Earnings Top Wall Street Targets
Reported gross margin in the second quarter improved to 42.8 percent from 42.2 percent in the prior year. Adjusted gross margin improved 230 basis points to 44.5 percent due to a favorable product mix and higher average selling prices. Merrell and Saucony easily exceeded gross margin expectations in the quarter.
Reported operating margin was 10.1 percent versus 2.1 percent in the prior year. The adjusted operating margin was 12.6 percent, compared to 5.1 percent in the prior year.
Net earnings reached $44.7 million, or 53 cents a share, against a loss of $1.6 million, or 2 cents, a year ago. Adjusted EPS came to 67 cents, topping Wall Street’s consensus estimate of 50 cents. On a constant-currency basis, adjusted EPS was 65 cents.

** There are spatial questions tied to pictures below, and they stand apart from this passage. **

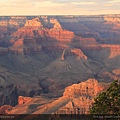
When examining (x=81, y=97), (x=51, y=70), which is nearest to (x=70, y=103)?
(x=81, y=97)

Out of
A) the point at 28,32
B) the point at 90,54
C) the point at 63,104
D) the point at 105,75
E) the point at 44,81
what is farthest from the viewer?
the point at 28,32

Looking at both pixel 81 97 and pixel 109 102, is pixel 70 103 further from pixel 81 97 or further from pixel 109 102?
pixel 109 102

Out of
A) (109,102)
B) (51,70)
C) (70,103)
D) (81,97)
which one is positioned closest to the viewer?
(109,102)

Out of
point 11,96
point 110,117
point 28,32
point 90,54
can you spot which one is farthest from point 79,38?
point 110,117

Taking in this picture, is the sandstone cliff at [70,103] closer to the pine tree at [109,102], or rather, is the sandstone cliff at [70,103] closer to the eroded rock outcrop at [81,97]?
the eroded rock outcrop at [81,97]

Inventory at the end of the quarter was down 14.2 percent year over year due in part to supply chain disruption; however, it marked significant improvement compared to the 20.8 percent lower year-over-year inventory position at the end of the first quarter.
Regarding its 2021 outlook, Wolverine now expects:
- Revenues in the range of $2.34 billion to $2.4 billion, or growth of 31 percent, to 34 percent versus the prior year and representing growth of 5.6 percent over 2019 at the high end of the range. The target represents a $150 million increase from its original outlook in February.
- Reported EPS is now expected to be in the range of $1.85 to $1.95 and adjusted EPS in the range of $2.20 to $2.30. Under its prior guidance, reported earnings were expected between $1.70 to $1.85 and adjusted EPS between $1.95 to $2.10.